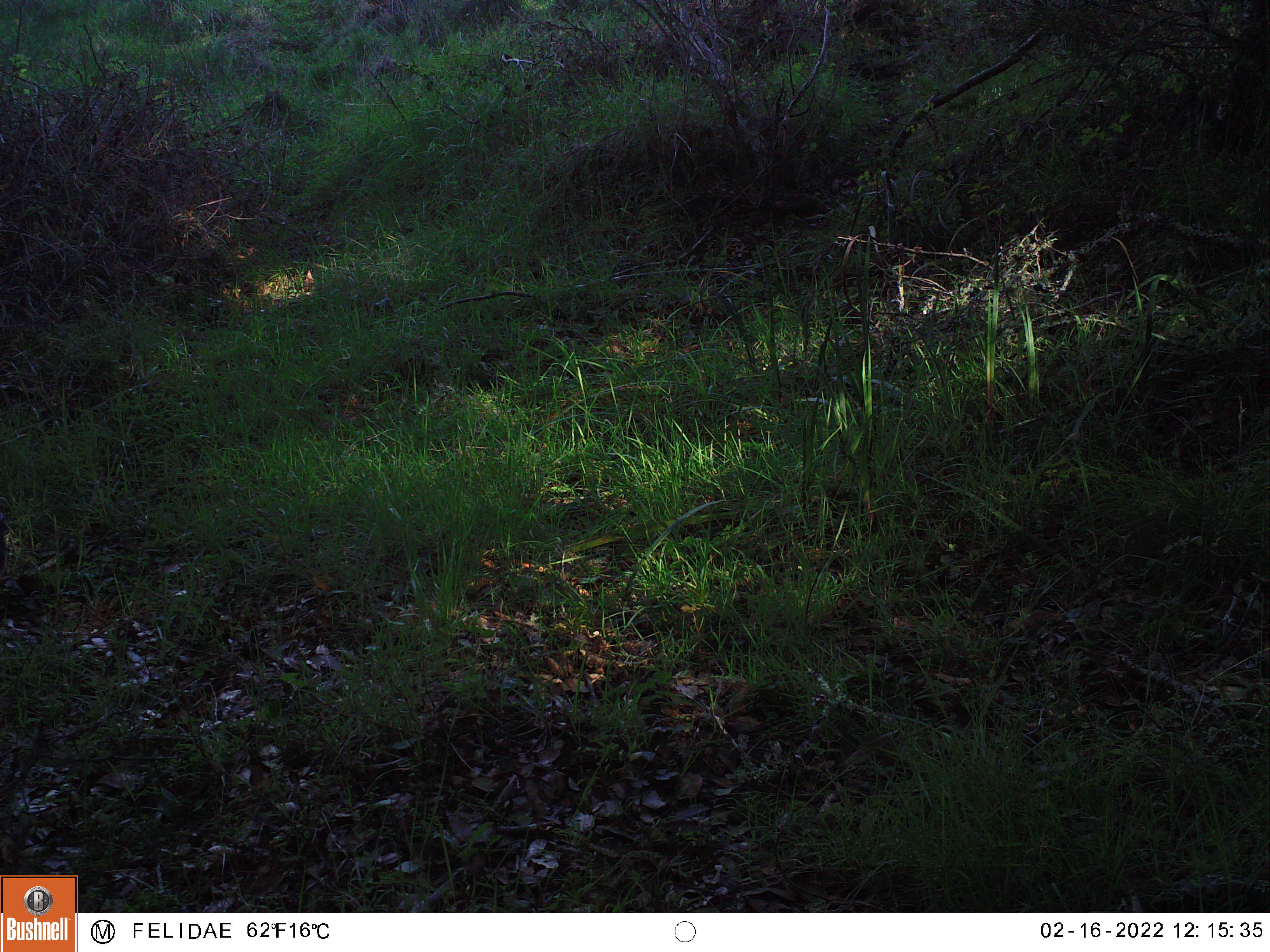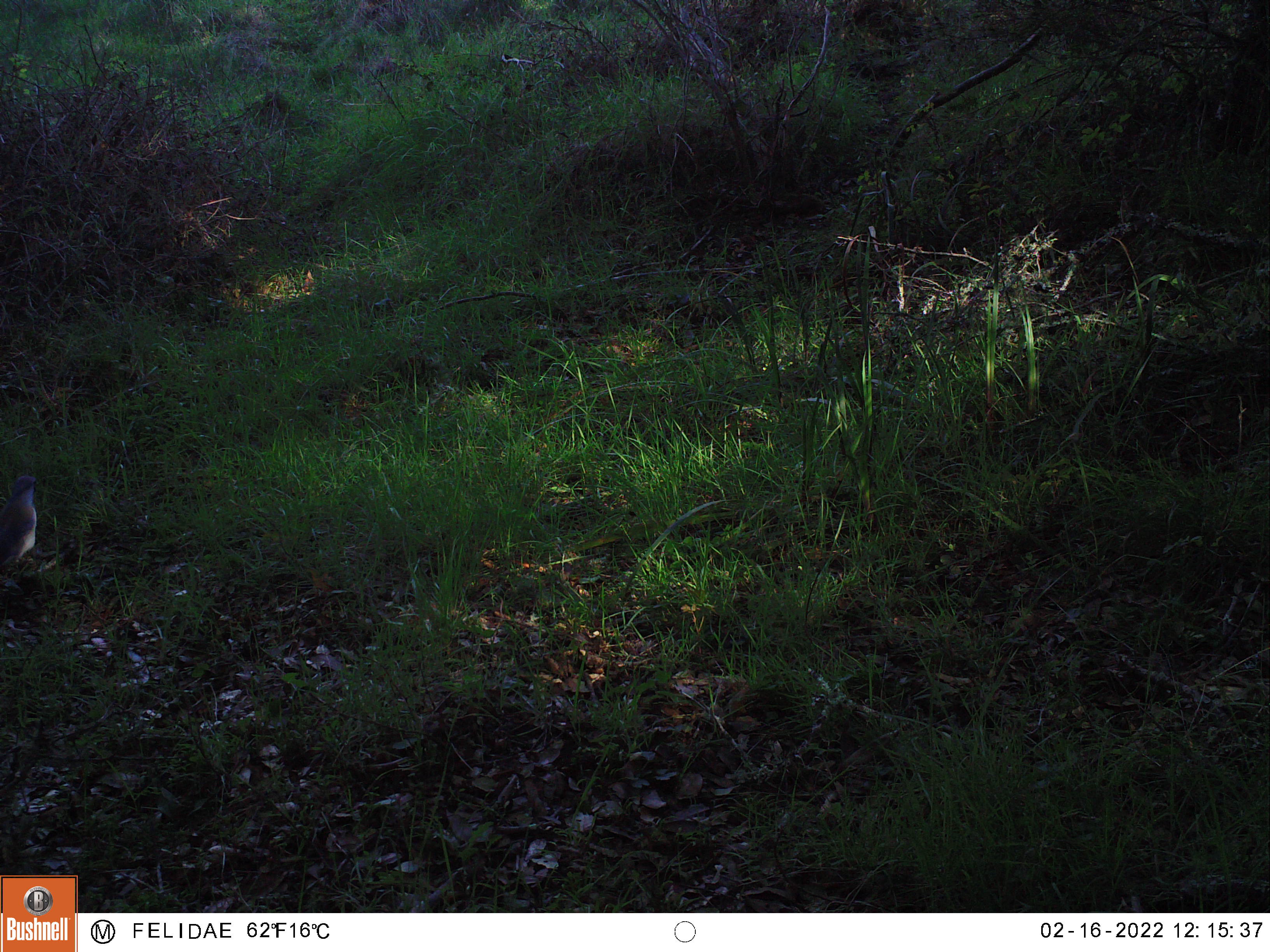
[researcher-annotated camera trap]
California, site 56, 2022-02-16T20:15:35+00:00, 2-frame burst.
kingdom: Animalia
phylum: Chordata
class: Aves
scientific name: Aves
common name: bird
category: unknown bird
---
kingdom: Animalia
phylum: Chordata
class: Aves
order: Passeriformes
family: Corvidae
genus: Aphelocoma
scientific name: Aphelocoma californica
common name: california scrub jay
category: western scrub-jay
※
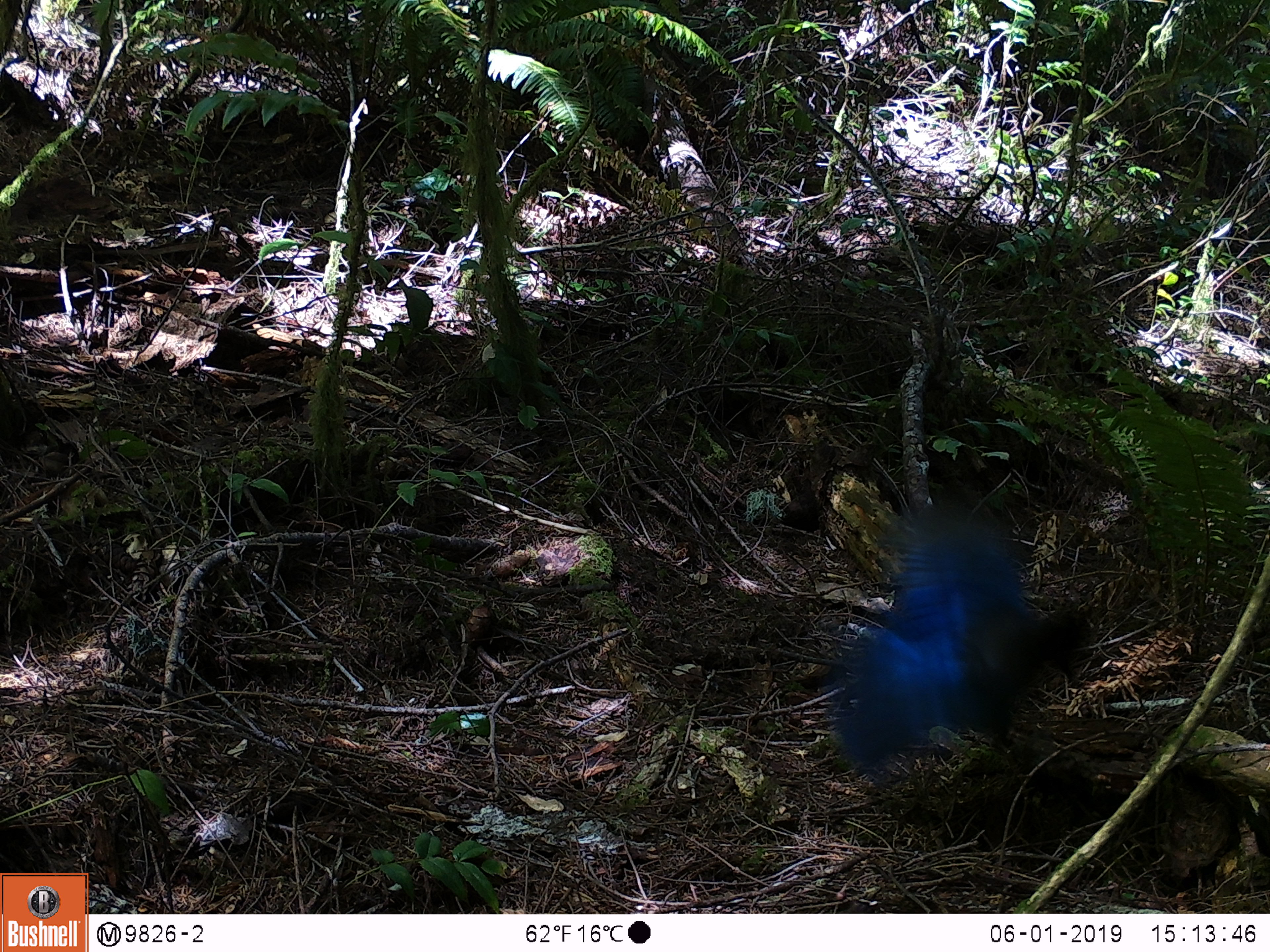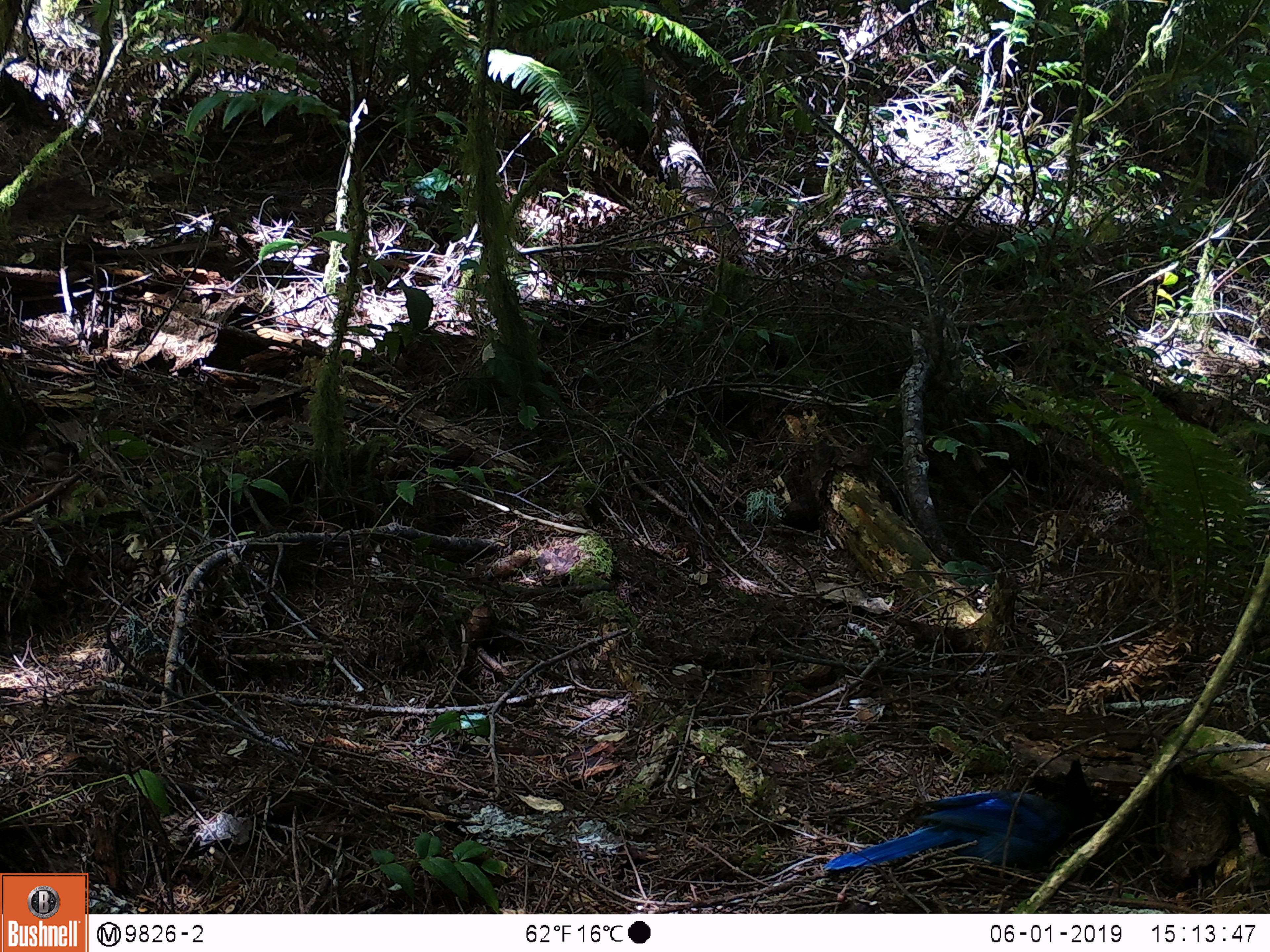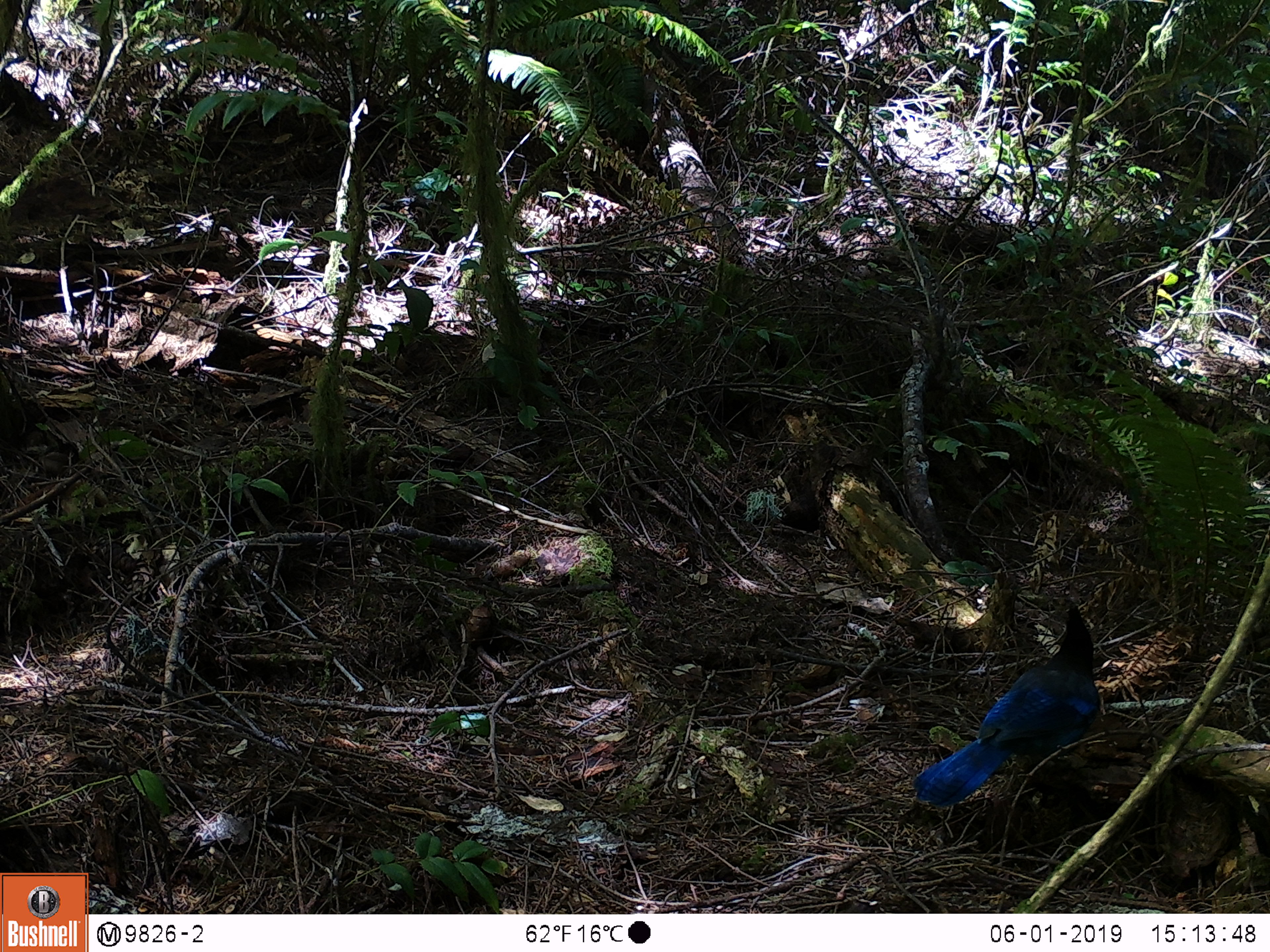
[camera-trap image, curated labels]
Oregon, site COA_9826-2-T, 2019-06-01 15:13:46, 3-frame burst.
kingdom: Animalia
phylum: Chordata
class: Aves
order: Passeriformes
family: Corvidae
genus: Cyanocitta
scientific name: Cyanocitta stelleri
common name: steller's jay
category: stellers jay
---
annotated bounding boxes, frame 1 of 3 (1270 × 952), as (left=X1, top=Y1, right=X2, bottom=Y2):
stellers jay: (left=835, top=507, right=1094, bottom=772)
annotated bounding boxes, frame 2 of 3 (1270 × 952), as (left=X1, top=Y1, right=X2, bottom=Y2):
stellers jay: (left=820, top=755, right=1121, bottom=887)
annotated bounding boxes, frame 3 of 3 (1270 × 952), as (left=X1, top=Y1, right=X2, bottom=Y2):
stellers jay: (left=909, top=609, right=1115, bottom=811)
※
### EXERCISE REQUIREMENTS
Give again, word for word, every line of the listing above from the one with "[camera-trap image, curated labels]" to the one with "scientific name: Cyanocitta stelleri", both inclusive, and nothing beyond them.

### ANSWER FOR THE TASK
[camera-trap image, curated labels]
Oregon, site COA_9826-2-T, 2019-06-01 15:13:46, 3-frame burst.
kingdom: Animalia
phylum: Chordata
class: Aves
order: Passeriformes
family: Corvidae
genus: Cyanocitta
scientific name: Cyanocitta stelleri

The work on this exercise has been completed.